Clinical resistance to the currently recommended extended-spectrum
cephalosporins (ESCs), the last remaining treatment options for
gonorrhea, is being reported.
Gonorrhea may become untreatable, and new treatment options are crucial. We investigated the in vitro activity of
ertapenem, relative to
ceftriaxone, against N. gonorrhoeae isolates and the effects of ESC resistance determinants on
ertapenem. MICs were determined using
agar dilution technique or Etest for international reference strains (n = 17) and clinical N. gonorrhoeae isolates (n = 257), which included the two extensively
drug-resistant (XDR) strains H041 and F89 and additional isolates with high ESC MICs, clinical ESC resistance, and other types of clinical high-level and multidrug resistance (MDR). Genetic resistance determinants for ESCs (penA, mtrR, and penB) were sequenced. In general, the MICs of
ertapenem (MIC(50) = 0.032 μg/ml; MIC(90) = 0.064 μg/ml) paralleled those of
ceftriaxone (MIC(50) = 0.032 μg/ml; MIC(90) = 0.125 μg/ml). The ESC resistance determinants mainly increased the
ertapenem MIC and
ceftriaxone MIC at similar levels. However, the MIC ranges for
ertapenem (0.002 to 0.125 μg/ml) and
ceftriaxone (<0.002 to 4 μg/ml) differed, and the four (1.5%)

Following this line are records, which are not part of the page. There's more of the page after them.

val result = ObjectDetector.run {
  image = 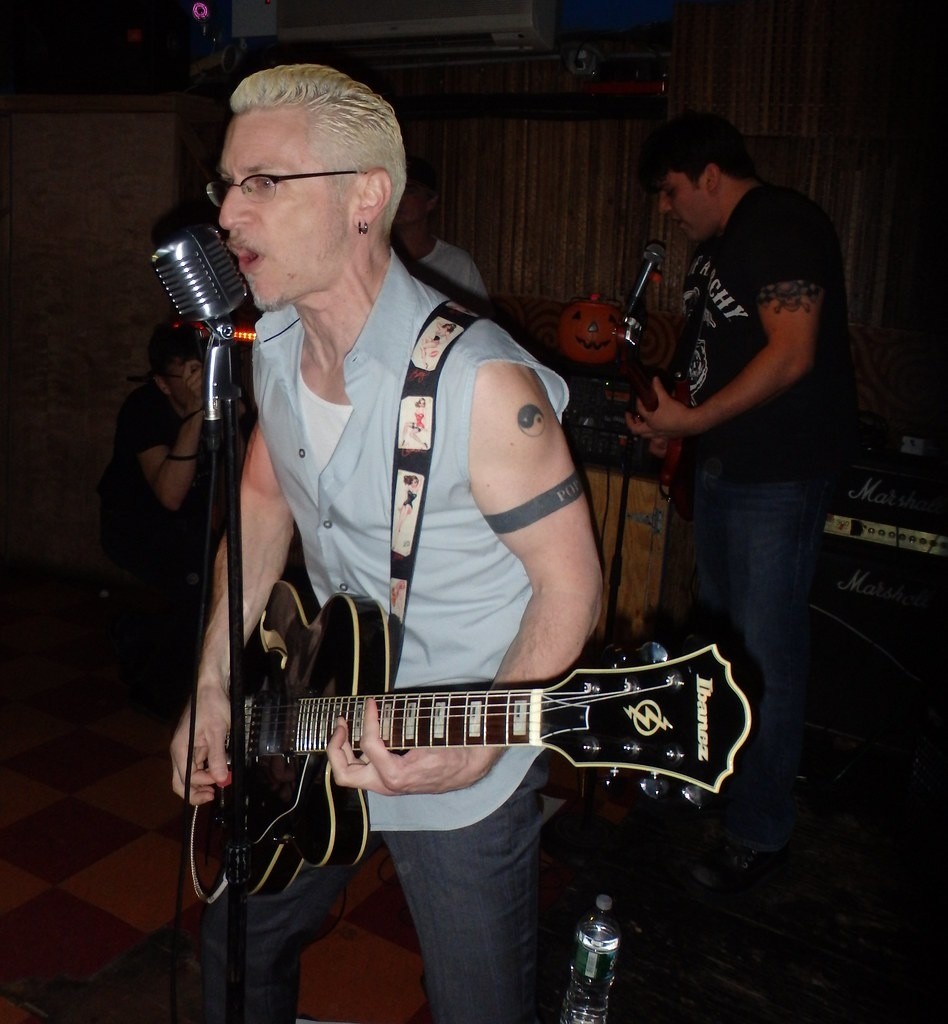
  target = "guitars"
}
[186,576,758,909]
[613,317,700,525]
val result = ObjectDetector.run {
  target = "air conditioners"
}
[277,0,557,52]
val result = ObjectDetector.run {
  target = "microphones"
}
[151,225,246,451]
[625,244,666,319]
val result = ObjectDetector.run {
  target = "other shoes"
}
[689,842,795,895]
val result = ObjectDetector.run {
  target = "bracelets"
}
[166,453,199,461]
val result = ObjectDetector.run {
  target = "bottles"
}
[561,895,620,1024]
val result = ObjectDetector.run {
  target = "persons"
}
[98,321,259,724]
[604,111,849,891]
[167,62,607,1024]
[392,154,491,310]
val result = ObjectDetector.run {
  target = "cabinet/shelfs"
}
[576,464,694,665]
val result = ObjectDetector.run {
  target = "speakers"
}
[810,466,948,645]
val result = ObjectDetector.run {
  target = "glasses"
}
[206,170,368,208]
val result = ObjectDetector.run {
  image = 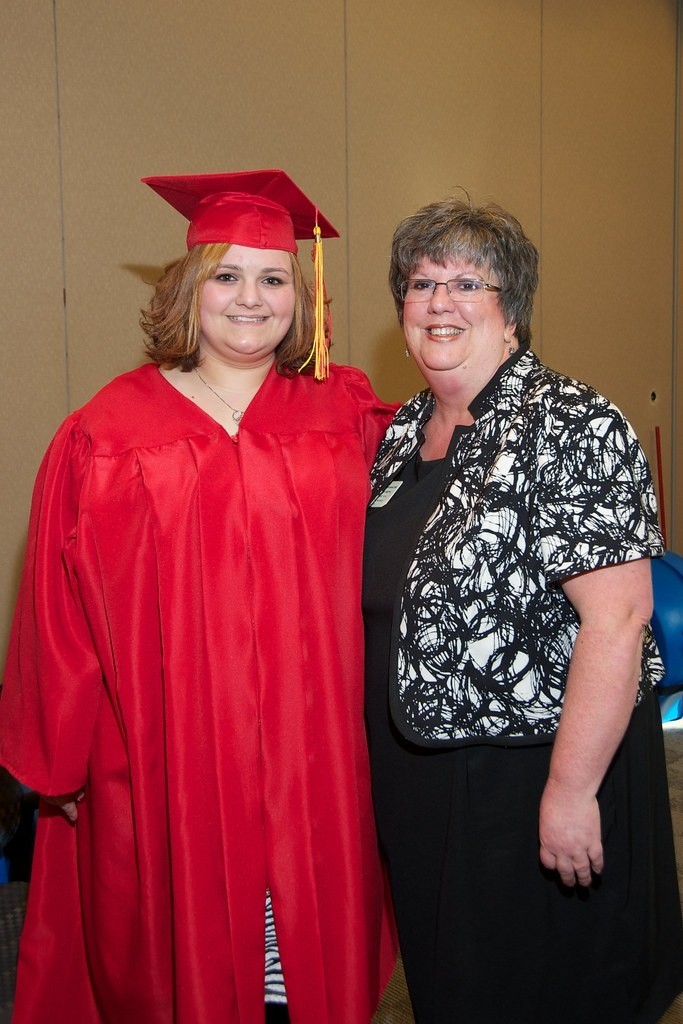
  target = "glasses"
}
[396,276,505,304]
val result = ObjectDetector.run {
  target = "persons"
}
[1,169,406,1024]
[362,196,683,1024]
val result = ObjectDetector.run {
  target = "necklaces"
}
[194,357,261,428]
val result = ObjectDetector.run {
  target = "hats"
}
[141,169,341,382]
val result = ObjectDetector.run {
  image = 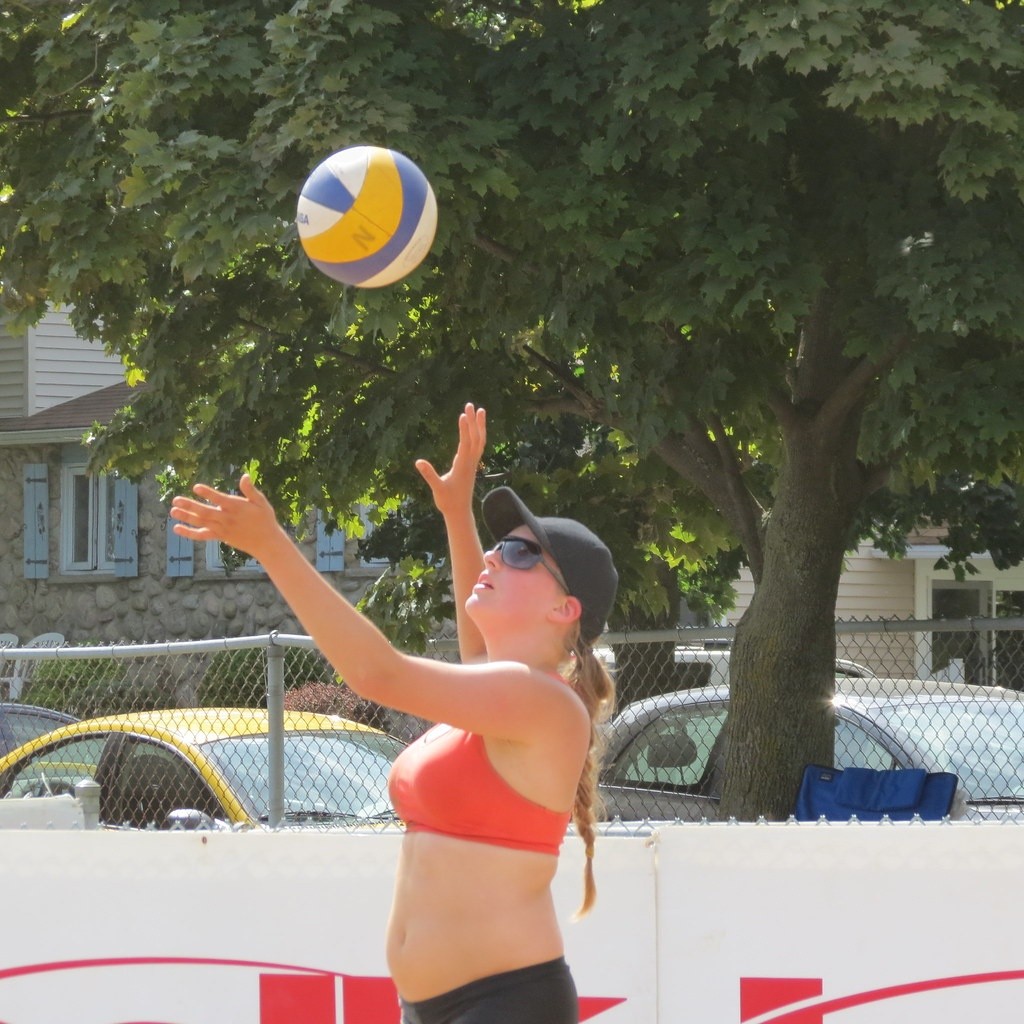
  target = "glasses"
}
[491,536,572,597]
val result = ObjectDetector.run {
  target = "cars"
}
[584,675,1024,822]
[0,706,419,831]
[0,702,83,778]
[575,647,883,786]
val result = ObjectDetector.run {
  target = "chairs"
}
[793,762,960,824]
[0,632,67,701]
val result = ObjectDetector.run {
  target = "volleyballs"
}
[294,144,440,289]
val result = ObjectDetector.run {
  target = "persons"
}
[170,402,616,1024]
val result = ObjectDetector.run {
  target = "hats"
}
[481,487,619,651]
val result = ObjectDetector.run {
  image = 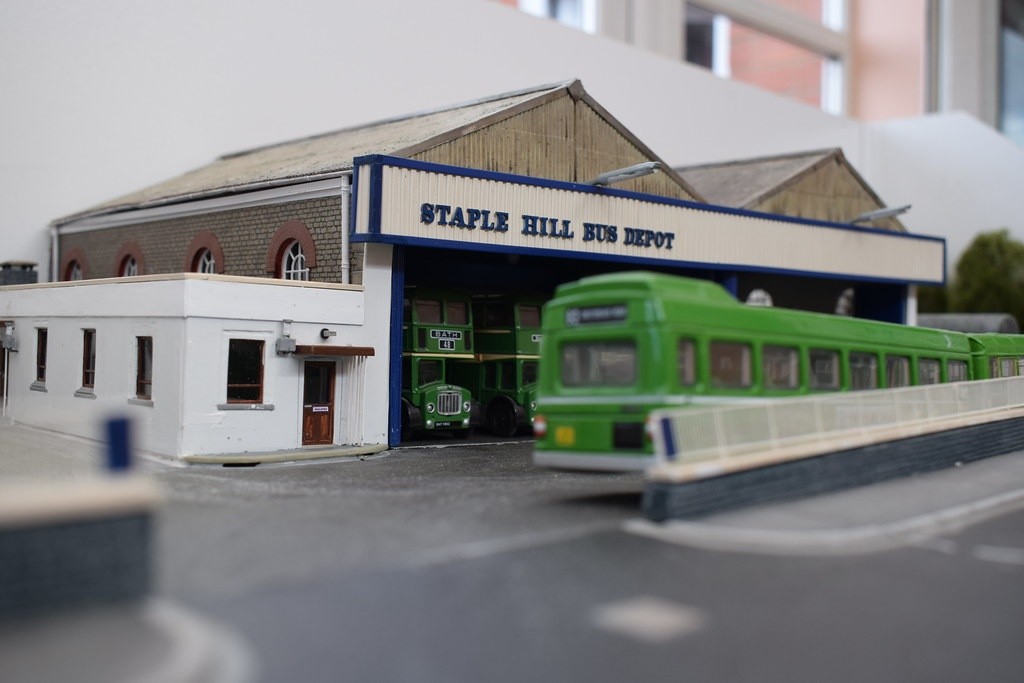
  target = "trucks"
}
[475,285,546,439]
[402,284,483,441]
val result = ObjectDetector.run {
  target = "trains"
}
[532,270,1024,475]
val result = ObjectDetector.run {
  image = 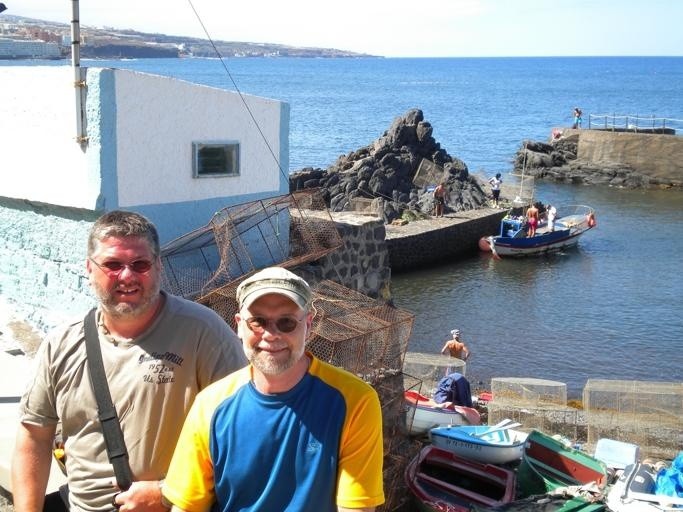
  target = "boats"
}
[400,390,472,435]
[429,423,529,465]
[519,430,606,496]
[486,204,597,259]
[405,446,516,512]
[603,454,682,512]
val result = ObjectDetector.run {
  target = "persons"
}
[546,204,556,233]
[525,202,538,237]
[431,182,446,219]
[440,328,470,377]
[488,172,503,209]
[6,208,249,511]
[158,266,387,512]
[573,108,582,130]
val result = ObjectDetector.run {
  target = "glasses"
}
[245,316,307,333]
[90,256,157,273]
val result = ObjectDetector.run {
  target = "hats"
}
[235,266,312,314]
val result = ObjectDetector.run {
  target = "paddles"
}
[475,418,521,438]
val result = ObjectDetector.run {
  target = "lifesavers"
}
[587,214,595,227]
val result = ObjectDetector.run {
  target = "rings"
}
[111,493,118,508]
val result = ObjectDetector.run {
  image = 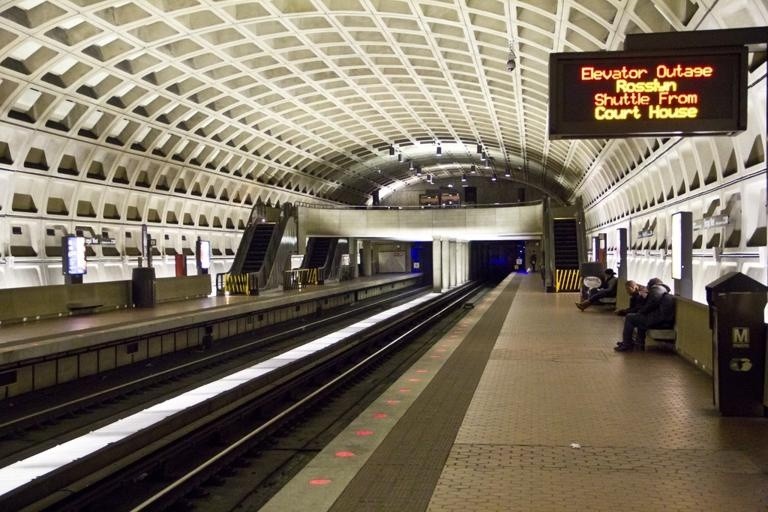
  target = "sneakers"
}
[614,341,635,352]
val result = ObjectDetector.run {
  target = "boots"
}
[574,300,592,311]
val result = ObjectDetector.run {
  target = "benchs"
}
[631,324,678,343]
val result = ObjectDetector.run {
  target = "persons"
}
[618,281,647,315]
[530,250,537,272]
[614,278,675,352]
[577,269,617,311]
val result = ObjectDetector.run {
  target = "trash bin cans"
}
[132,267,156,308]
[706,272,768,417]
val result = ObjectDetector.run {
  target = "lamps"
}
[506,44,518,73]
[384,138,515,192]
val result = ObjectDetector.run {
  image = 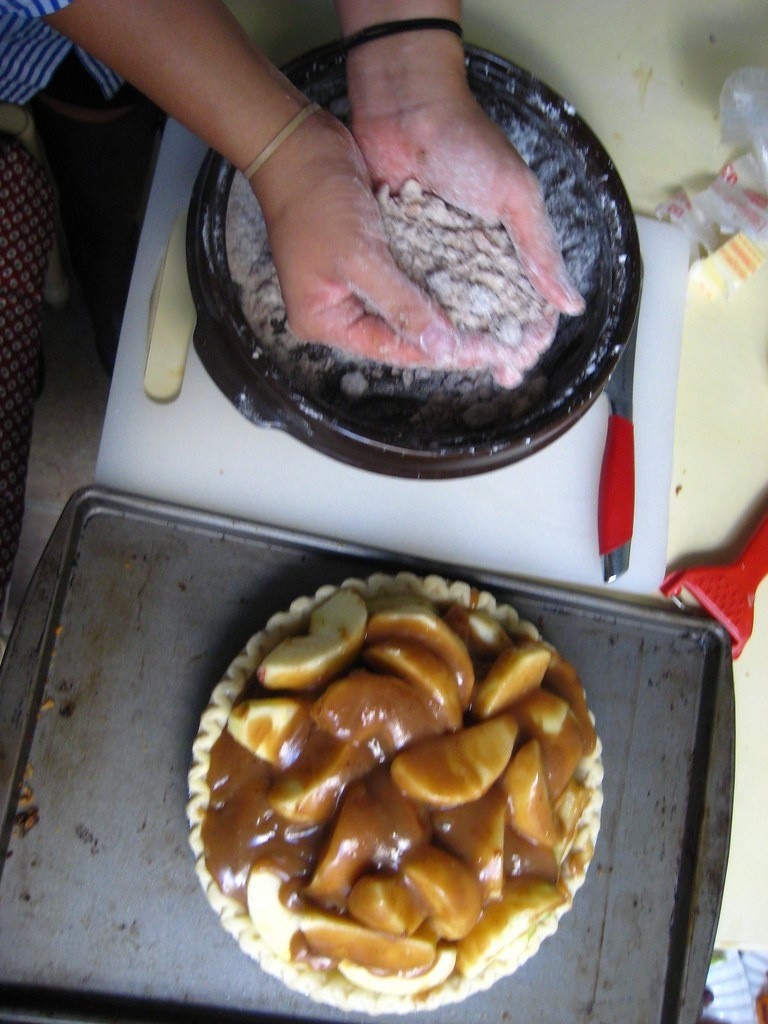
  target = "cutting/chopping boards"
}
[93,115,692,593]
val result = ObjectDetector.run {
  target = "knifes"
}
[597,308,637,585]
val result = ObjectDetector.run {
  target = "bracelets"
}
[243,100,322,181]
[340,17,463,56]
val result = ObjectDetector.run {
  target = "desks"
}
[92,0,768,953]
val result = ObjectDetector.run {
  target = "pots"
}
[186,35,644,481]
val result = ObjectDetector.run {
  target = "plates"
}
[186,566,605,1015]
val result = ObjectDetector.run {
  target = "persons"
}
[0,0,587,390]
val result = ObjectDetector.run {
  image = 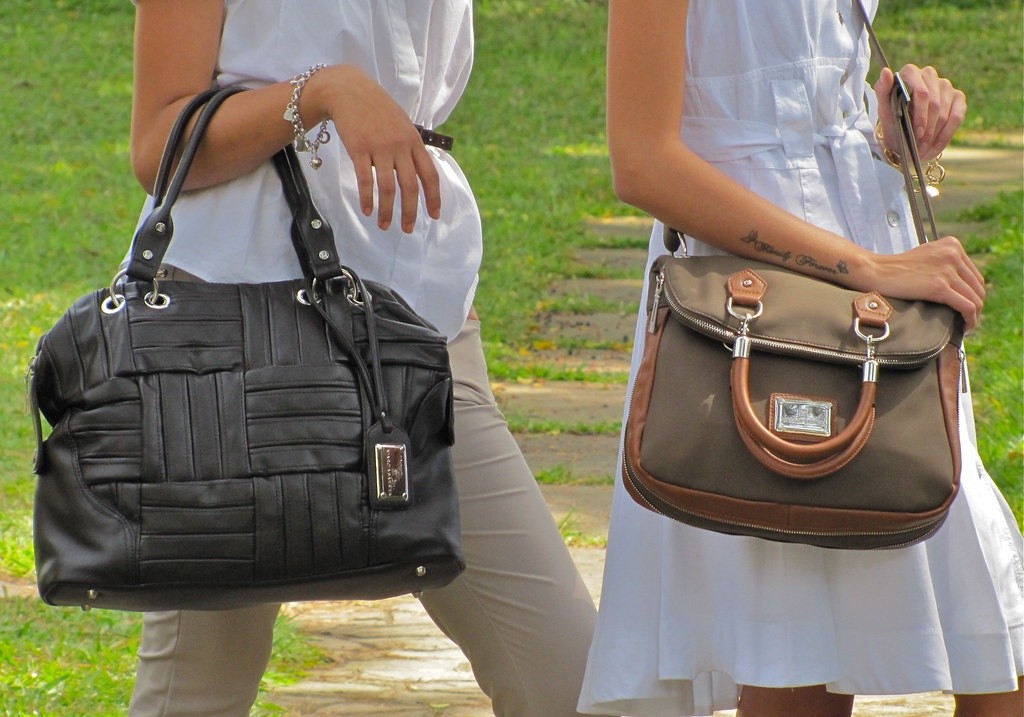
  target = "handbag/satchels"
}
[30,87,467,612]
[620,253,968,553]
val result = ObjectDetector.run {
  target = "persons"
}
[118,0,598,717]
[576,0,1024,717]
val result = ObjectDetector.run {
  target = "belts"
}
[412,124,455,150]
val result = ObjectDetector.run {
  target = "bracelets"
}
[874,119,946,198]
[283,63,331,171]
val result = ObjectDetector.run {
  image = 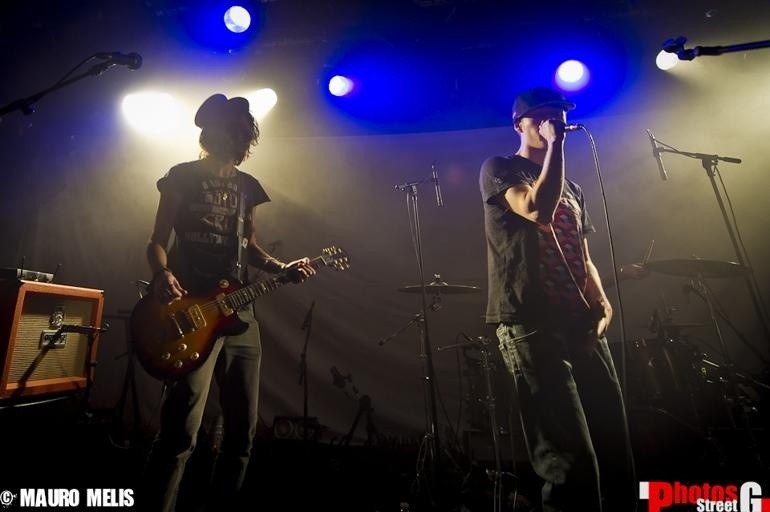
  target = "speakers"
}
[273,415,321,442]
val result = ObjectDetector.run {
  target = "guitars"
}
[128,246,351,383]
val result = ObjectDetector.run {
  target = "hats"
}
[513,88,576,122]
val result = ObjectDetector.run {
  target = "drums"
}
[608,335,697,434]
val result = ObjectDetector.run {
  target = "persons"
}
[600,263,646,289]
[478,88,638,512]
[135,93,316,510]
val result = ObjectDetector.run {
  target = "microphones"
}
[560,124,583,131]
[431,159,444,207]
[96,52,143,68]
[643,128,670,181]
[301,298,319,332]
[60,322,112,335]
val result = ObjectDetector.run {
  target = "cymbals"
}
[642,258,749,277]
[395,284,482,294]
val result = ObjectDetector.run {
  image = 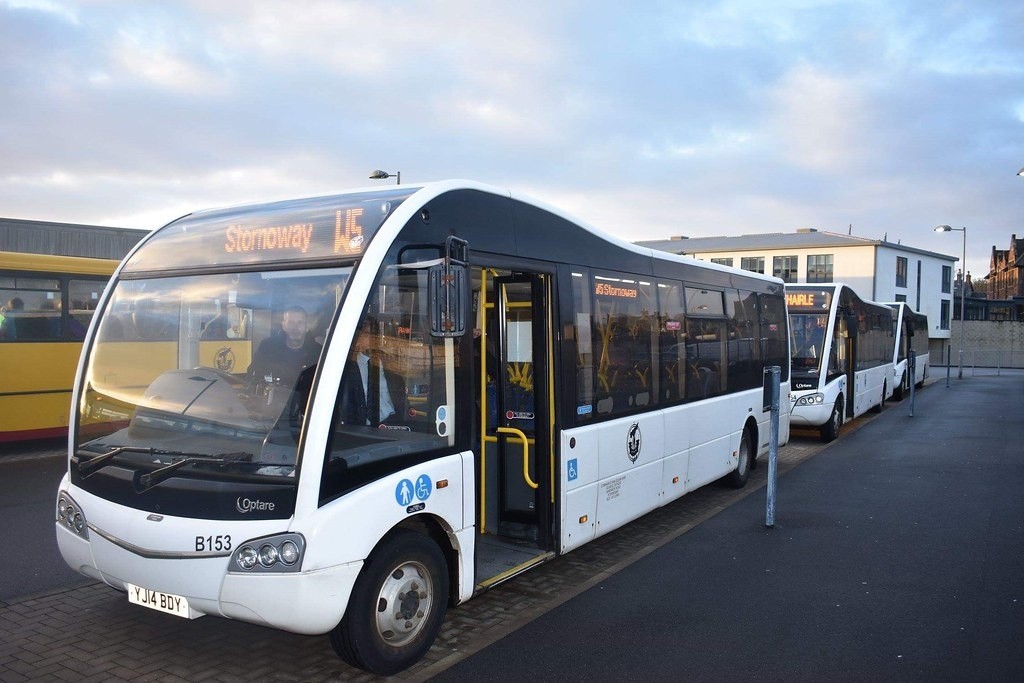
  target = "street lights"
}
[934,224,967,380]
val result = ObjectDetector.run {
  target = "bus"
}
[55,178,792,675]
[784,282,894,442]
[877,302,929,400]
[0,251,253,445]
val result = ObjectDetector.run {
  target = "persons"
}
[286,310,412,458]
[1,293,99,311]
[801,317,835,368]
[195,268,275,376]
[247,292,327,415]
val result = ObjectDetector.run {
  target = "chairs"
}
[594,356,722,414]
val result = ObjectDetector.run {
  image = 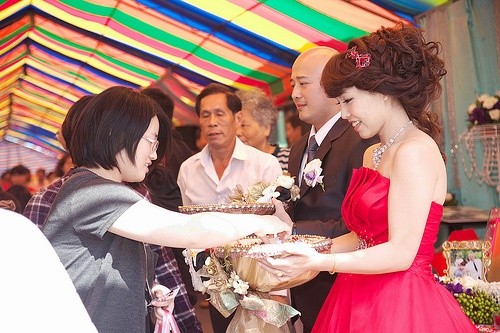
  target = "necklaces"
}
[373,120,413,171]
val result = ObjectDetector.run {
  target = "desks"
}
[439,204,491,237]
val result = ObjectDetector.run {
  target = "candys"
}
[232,231,315,248]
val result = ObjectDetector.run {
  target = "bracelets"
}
[292,222,297,235]
[328,253,337,275]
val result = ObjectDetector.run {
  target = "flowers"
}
[229,171,302,205]
[204,233,308,295]
[302,159,324,188]
[466,91,500,126]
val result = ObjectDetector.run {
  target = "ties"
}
[305,134,318,164]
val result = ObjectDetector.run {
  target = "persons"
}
[271,47,381,333]
[234,87,291,176]
[259,22,482,333]
[41,85,292,333]
[141,86,199,308]
[177,83,284,333]
[0,153,75,212]
[25,95,205,333]
[284,110,311,147]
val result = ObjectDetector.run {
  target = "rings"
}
[276,270,285,278]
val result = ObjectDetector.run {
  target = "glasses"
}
[143,135,159,150]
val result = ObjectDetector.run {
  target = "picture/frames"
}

ceftriaxone-resistant isolates (MIC = 0.5 to 4 μg/ml) had
ertapenem MICs of 0.016 to 0.064 μg/ml. Accordingly,
ertapenem had in vitro advantages over
ceftriaxone for isolates with
ceftriaxone resistance. These in vitro results suggest that
ertapenem might be an effective treatment option for
gonorrhea, particularly for the currently identified ESC-resistant cases and possibly in a dual antimicrobial
therapy regimen. However, further knowledge regarding the genetic determinants (and their evolution) conferring resistance to both antimicrobials, and clear correlates between genetic and phenotypic laboratory parameters and clinical treatment outcomes, is essential.